2.2.3. Faktor-faktor yang mempengaruhi lama harapan hidup pasien HD

A. Faktor-faktor yang tidak berhubungan dengan prosedur HD 1. Penyakit ginjal yang mendasarinya

Diantara penyakit ginjal yang mendasarinya, Glomerulonefritis Kronik (GNK) dan Penyakit Polikistik memiliki harapan hidup 5 tahun yang paling baik, diikuti hipertensi nefopati (HN) dan diabetes nefropati (DN) sebagai yang paling buruk yaitu hanya 20%. Pada tahun 2007, United States Renal Data System Annual Report mendapatkan bahwa penyebab utama kematian pasien HD adalah DN (44%) dengan harapan hidup 10 tahun hanya 4%.

Gambar 2. Harapan hidup 5 tahun berdasarkan penyakit ginjal yang

mendasari di berbagai negara. 2. Usia

Harapan hidup pasien HD menurun sesuai pertambahan usia, dimana prognosa paling baik yaitu usia <45 tahun dan

prognosa paling buruk adalah usia lanjut dengan harapan hidup 5 dan 10 tahun hanya 15% dan 5%.

3. Malnutrisi

Penelitian membuktikan bahwa pasien yang bertubuh kecil (diukur dengan BMI) dan mengalami malnutrisi memiliki resiko lebih besar mengalami kematian. Sebaliknya, status nutrisi yang baik dengan Indeks Massa Tubuh yang tinggi meningkatkan harapan hidup.

4. Kadar Kalium

Resiko kematian jika kadar kalium <4 atau >5,6 mEq/L lebih besar dibanding dengan kadar kalium diantara 4,6-5,3 mEq/L. 5. Kontrol Keseimbangan Cairan

Buruknya kontrol cairan yang dinilai dengan tidak tercapainya dry weight dapat meningkatkan mortalitas. Ini dibuktikan pada penelitian Pillon dkk yang menggunakan BIA pada 3000 pasien HD, bahwa buruknya status cairan berupa peningkatan Total Body Water (TBW) dan Extra Cellular Water (ECW) meningkatkan mortalitas.

6.Suku

Harapan hidup pasien HD di United States bervariasi diantara berbagai suku bangsa, dimana Afrika-Amerika dan Asia- Amerika lebih rendah mortalitasnya dibanding kulit putih. Ini dibuktikan oleh penelitian Bleyer dkk, yang mendapatkan bahwa

harapan hidup 5 tahun kulit hitam, putih dan suku lainnya adalah 35, 25 dan 32%.

7. Keterlambatan Rujukan

Meskipun hanya observasi dan retrospektif, kebanyakan penelitian mendapatkan bahwa pasien yang terlambat dirujuk pada seorang ahli ginjal untuk mendapat terapi dialisis, memiliki resiko kematian yang lebih besar pada awal-awal menjalani dialisis dibandingkan dengan pasien yang dirujuk lebih dini.

8. Ketidakpatuhan

Ketidakpatuhan berupa bolos dari jadwal HD rutin dan makan minum sesukanya dapat meningkatkan mortalitas. Ini dibuktikan dengan penelitian pada 739 pasien HD, dimana 67 orang yang tidak patuh lebih tinggi mortalitasnya (hazard rasio: 1,69; 95% CI: 1,23-2,3).

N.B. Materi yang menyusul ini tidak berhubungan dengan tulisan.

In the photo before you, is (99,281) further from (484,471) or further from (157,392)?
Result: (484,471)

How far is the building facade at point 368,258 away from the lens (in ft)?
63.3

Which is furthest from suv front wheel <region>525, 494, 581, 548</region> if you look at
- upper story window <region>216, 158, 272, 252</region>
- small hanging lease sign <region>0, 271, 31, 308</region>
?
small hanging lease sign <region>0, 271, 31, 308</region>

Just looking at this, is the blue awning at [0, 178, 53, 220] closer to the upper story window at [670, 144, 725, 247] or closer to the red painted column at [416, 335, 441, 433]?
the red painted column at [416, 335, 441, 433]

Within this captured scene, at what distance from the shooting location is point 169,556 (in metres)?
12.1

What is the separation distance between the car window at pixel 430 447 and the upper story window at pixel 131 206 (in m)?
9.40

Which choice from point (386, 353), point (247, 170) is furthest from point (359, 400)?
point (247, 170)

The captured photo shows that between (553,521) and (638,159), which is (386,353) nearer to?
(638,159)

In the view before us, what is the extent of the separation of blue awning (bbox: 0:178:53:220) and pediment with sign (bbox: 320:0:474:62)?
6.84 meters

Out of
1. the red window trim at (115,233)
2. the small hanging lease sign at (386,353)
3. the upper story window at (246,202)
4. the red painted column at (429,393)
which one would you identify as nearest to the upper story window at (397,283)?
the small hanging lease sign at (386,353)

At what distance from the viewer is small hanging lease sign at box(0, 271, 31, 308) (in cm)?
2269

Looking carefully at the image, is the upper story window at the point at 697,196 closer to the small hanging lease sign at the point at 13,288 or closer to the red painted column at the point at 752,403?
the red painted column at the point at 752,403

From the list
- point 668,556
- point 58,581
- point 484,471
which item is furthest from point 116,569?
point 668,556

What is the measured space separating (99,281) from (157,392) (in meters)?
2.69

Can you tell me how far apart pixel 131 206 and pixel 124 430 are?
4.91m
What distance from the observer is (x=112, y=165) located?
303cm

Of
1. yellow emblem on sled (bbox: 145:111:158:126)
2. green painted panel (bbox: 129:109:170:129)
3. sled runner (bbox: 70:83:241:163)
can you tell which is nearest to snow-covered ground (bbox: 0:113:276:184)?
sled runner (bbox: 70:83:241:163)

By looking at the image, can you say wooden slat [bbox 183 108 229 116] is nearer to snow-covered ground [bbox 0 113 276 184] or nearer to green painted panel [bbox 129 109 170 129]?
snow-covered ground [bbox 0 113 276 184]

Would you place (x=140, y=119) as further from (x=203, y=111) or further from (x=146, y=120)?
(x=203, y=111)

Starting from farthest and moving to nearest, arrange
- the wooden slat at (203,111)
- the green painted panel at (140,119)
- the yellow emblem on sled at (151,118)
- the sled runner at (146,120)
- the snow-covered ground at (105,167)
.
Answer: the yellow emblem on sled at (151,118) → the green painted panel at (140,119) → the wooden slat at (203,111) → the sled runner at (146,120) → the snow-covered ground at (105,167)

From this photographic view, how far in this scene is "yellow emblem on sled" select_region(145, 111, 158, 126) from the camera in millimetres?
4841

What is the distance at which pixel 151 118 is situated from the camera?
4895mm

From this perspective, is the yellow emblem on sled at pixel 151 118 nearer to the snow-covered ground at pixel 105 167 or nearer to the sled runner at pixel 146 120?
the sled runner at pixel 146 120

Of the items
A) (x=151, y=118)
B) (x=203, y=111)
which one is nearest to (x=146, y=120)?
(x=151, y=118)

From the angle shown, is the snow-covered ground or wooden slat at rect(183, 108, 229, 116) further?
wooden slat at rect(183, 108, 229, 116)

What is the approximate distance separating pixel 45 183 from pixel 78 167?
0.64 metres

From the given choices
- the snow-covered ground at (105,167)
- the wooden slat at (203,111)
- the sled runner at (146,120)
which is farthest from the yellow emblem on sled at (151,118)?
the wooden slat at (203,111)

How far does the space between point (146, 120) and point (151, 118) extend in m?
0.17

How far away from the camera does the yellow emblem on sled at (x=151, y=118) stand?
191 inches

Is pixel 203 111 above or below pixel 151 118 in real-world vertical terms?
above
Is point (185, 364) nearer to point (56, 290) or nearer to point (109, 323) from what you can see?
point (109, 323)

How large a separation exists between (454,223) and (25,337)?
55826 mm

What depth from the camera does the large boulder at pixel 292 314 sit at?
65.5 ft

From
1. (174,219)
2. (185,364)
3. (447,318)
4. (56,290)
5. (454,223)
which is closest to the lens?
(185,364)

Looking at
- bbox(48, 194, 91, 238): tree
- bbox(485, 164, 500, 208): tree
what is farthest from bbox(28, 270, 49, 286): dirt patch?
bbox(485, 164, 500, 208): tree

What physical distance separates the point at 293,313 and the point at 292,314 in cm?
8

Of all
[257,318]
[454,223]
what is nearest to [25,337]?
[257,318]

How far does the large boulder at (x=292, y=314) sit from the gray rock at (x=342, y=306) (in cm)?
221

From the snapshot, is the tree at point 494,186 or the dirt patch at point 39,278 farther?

B. Faktor-faktor sehubungan dengan prosedur HD 1. Lama HD

Chertow dkk mendapatkan bahwa setiap tahunnya dialisis meningkatkan resiko kematian ± 6%.

2. Durasi HD

Menurut penelitian Dialysis Outcomes and Practice Patterns pada 22.000 pasien HD, durasi Hd >240 menit setiap sesinya menurunkan mortalitas sampai 7% (RR 0,81) jika dilakukan

penambahan durasi ½ jam. Penelitian di Australia dan New Zealand pada 6593 pasien mendapatkan bahwa mortalitas terendah pada HD dengan durasi 4,5-4,9 jam.

2.3. BIOELECTRICAL IMPEDANCE ANALYSIS 2.3.1. Prinsip Dasar

BIA ditemukan pada awal tahun 1960, merupakan alat portable yang mudah digunakan, tidak invasif, tidak tergantung operator dengan ketepatan yang tinggi.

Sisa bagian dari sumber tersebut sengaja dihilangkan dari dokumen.